There was no embellishment, no dramatic reveal. Just a quiet truth, offered plainly the same way she had given him everything else today. But a soft light shone in her grey eyes when she said it, something unmistakably sincere.

"No date yet," she added, a gentle breath of amusement threading into her tone. "We've both been—busy. And choosing a time that doesn't risk being disrupted by a political crisis or an evacuation might take a miracle."

The smile deepened just a little.

"But when it does happen… I would like you to be there. If you can." Her gaze held his with honest warmth. "You've been a friend longer than most. It would mean a great deal to me."

She didn't ask out of obligation. She didn't ask to bridge the factions. She asked because it was true.

Then, after a small pause, her expression softened into something lighter—an easing of the years between them, a reminder of simpler days before dark and light had names sharp enough to cut.

"And you?" Iandre asked quietly. "How are you? Truly."

Aiden Porte Aiden Porte
 




Aiden's reaction was not dramatic, not startled, not marked by any sudden outward shift, but there was a quiet widening in his gaze, a softening at the edges, the unmistakable expression of a man who received news that mattered to him more than he expected it to.

For a moment, he simply absorbed it.

Engaged.

The word settled gently, and then a small, genuine smile touched his mouth, rare, unforced, the kind that came from something beyond duty or diplomacy.
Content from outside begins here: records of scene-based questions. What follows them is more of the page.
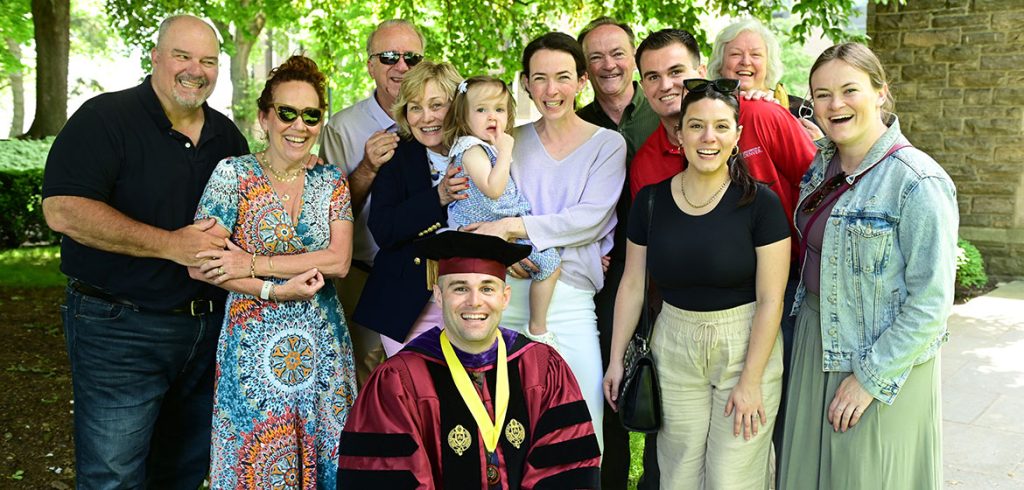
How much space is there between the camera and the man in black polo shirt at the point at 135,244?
11.9 feet

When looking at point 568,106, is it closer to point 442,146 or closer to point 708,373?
point 442,146

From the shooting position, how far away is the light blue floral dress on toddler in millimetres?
3713

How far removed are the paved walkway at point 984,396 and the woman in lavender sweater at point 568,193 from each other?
106 inches

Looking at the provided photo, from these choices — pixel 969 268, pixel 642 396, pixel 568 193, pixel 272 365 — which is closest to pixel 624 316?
pixel 642 396

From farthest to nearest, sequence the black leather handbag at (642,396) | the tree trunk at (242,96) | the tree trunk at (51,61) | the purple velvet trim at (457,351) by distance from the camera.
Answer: the tree trunk at (242,96) < the tree trunk at (51,61) < the black leather handbag at (642,396) < the purple velvet trim at (457,351)

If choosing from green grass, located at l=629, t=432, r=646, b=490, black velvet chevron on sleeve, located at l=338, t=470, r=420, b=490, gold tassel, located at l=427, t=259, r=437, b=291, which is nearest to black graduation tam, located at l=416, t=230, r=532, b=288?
gold tassel, located at l=427, t=259, r=437, b=291

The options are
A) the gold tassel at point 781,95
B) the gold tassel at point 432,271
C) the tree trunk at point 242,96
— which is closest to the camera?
the gold tassel at point 432,271

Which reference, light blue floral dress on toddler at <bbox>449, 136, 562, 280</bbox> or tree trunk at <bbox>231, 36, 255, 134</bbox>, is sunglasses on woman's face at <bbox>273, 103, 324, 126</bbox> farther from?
tree trunk at <bbox>231, 36, 255, 134</bbox>

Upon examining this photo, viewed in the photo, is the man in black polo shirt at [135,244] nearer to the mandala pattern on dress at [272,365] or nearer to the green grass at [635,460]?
the mandala pattern on dress at [272,365]

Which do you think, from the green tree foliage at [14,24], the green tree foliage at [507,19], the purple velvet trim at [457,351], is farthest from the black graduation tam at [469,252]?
the green tree foliage at [14,24]

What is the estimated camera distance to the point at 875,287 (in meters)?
3.10

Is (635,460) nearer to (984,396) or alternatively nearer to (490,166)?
(490,166)

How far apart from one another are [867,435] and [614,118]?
2.03 m

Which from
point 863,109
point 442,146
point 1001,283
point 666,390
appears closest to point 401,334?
point 442,146
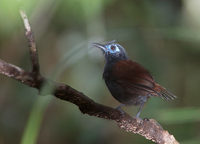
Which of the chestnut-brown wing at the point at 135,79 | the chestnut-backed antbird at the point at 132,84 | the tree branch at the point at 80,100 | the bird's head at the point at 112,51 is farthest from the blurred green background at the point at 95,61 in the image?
the tree branch at the point at 80,100

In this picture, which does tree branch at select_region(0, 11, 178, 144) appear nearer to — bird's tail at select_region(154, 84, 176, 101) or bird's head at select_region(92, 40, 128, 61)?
bird's tail at select_region(154, 84, 176, 101)

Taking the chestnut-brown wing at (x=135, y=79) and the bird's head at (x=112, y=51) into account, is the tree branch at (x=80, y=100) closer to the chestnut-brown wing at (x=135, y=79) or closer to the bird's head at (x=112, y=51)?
the chestnut-brown wing at (x=135, y=79)

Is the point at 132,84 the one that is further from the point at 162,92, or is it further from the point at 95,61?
the point at 95,61

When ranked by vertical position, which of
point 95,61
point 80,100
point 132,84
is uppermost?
point 95,61

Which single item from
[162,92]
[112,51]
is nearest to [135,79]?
[162,92]

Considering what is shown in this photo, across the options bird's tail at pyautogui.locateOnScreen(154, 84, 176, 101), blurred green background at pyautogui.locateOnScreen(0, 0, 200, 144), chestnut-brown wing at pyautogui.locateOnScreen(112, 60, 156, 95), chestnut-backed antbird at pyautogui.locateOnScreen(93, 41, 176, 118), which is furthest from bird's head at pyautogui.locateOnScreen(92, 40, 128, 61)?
bird's tail at pyautogui.locateOnScreen(154, 84, 176, 101)

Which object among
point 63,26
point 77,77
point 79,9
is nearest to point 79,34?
point 63,26

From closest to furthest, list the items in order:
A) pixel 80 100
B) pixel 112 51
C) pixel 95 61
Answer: pixel 80 100, pixel 112 51, pixel 95 61
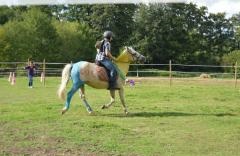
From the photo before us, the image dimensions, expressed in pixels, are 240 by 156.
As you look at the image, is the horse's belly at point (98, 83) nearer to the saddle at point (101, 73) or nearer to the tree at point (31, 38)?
the saddle at point (101, 73)

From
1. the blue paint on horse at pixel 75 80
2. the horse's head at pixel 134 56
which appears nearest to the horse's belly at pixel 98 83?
the blue paint on horse at pixel 75 80

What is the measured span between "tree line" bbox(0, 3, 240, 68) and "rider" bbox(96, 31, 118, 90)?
39.4 meters

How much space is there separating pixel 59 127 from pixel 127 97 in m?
7.82

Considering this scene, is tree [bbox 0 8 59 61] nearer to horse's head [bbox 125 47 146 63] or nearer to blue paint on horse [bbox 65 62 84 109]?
horse's head [bbox 125 47 146 63]

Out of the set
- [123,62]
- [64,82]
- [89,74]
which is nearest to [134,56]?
[123,62]

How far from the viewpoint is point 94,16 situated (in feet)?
227

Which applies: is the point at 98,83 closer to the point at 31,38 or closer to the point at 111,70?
the point at 111,70

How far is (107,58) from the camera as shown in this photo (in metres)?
12.4

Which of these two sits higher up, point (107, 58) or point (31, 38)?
point (31, 38)

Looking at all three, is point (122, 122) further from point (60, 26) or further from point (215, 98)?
point (60, 26)

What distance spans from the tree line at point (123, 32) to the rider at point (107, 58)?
39.4 meters

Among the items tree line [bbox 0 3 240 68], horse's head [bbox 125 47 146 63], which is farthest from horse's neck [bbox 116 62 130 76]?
tree line [bbox 0 3 240 68]

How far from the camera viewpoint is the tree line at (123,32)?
5603 cm

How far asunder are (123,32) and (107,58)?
187 feet
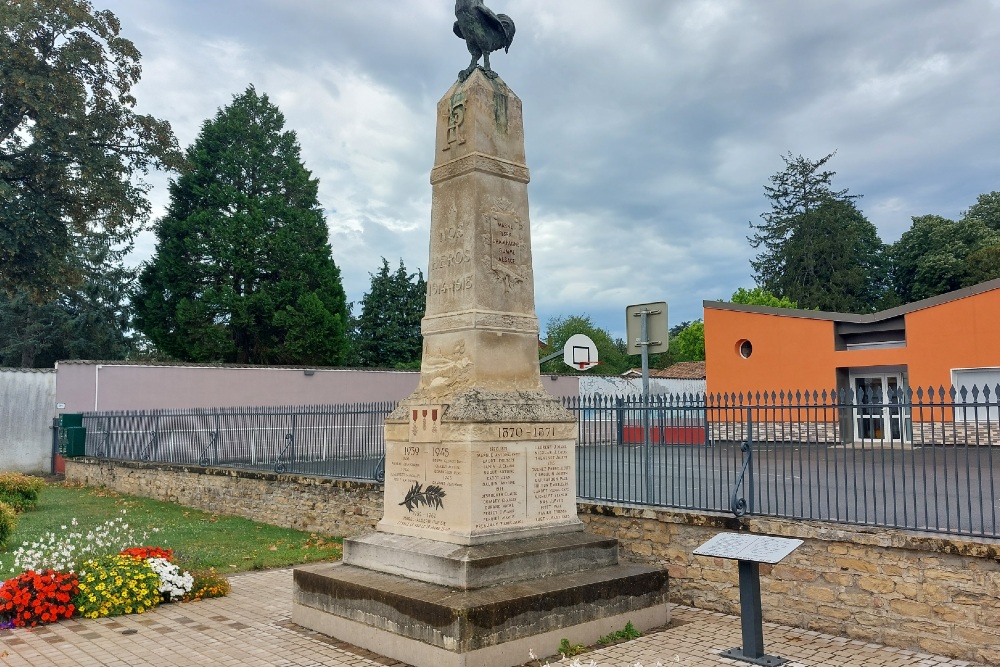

"Iandre…" he murmured, voice warm in a way few ever heard from him, "that is good news."

He leaned forward slightly, not out of intensity this time, but in something like shared joy, subtle, steady, deeply felt.

"I'm happy for you. Truly. Rellik is…a remarkable man. And anyone who stands with you, who values you as you deserve..." His eyes softened further, sincerity unmasked. "That is someone I can respect."

A breath eased from him, gentler than before, touched with quiet gratitude that she trusted him enough to share something so personal.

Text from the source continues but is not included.